**Supplied entries:**
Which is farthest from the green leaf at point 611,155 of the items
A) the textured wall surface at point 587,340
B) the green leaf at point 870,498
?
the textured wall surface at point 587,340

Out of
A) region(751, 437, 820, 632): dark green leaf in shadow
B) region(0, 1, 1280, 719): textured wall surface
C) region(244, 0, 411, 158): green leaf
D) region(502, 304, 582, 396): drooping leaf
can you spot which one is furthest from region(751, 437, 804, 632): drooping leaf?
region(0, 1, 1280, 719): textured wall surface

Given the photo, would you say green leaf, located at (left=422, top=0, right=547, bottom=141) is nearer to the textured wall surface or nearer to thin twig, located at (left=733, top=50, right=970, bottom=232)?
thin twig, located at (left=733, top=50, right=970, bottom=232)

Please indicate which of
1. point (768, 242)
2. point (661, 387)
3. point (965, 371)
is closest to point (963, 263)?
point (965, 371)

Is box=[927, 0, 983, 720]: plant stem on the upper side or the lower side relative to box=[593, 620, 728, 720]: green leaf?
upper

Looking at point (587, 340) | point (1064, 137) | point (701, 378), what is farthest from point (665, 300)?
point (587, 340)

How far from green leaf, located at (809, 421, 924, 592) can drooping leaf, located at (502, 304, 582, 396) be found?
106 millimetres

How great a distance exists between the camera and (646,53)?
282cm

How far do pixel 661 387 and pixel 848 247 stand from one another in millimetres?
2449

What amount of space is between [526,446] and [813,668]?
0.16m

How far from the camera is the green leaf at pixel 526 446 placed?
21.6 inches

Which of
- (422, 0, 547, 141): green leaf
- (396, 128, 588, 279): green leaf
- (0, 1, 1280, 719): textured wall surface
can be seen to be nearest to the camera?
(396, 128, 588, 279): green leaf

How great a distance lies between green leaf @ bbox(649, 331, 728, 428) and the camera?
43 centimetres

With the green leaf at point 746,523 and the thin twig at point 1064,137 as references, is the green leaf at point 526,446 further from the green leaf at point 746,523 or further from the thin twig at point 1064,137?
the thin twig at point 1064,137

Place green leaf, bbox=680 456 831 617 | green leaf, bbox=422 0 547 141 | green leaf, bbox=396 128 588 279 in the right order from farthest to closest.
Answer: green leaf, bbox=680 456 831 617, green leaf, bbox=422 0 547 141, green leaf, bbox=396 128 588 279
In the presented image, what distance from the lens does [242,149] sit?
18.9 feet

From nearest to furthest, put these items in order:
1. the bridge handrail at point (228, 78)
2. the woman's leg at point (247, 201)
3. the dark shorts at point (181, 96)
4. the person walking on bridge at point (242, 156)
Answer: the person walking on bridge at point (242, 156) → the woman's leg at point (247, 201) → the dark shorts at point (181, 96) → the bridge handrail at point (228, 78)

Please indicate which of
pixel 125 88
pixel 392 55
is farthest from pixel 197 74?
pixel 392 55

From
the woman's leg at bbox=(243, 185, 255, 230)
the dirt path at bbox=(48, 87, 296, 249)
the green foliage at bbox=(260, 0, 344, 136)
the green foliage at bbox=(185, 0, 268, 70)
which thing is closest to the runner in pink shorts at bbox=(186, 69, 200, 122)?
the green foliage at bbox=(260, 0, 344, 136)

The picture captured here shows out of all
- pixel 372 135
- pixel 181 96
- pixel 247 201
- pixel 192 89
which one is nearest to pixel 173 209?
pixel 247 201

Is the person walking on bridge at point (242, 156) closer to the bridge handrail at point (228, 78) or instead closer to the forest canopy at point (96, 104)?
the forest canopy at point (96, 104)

**Set task:** Look above for the line that holds "The picture captured here shows out of all", then copy it and each line after it exactly, through the last line of the data.

**Complete response:**
The picture captured here shows out of all
- pixel 372 135
- pixel 181 96
- pixel 247 201
- pixel 192 89
which one is nearest to pixel 173 209?
pixel 247 201

Is the person walking on bridge at point (242, 156) closer to the bridge handrail at point (228, 78) or instead closer to the forest canopy at point (96, 104)?
the forest canopy at point (96, 104)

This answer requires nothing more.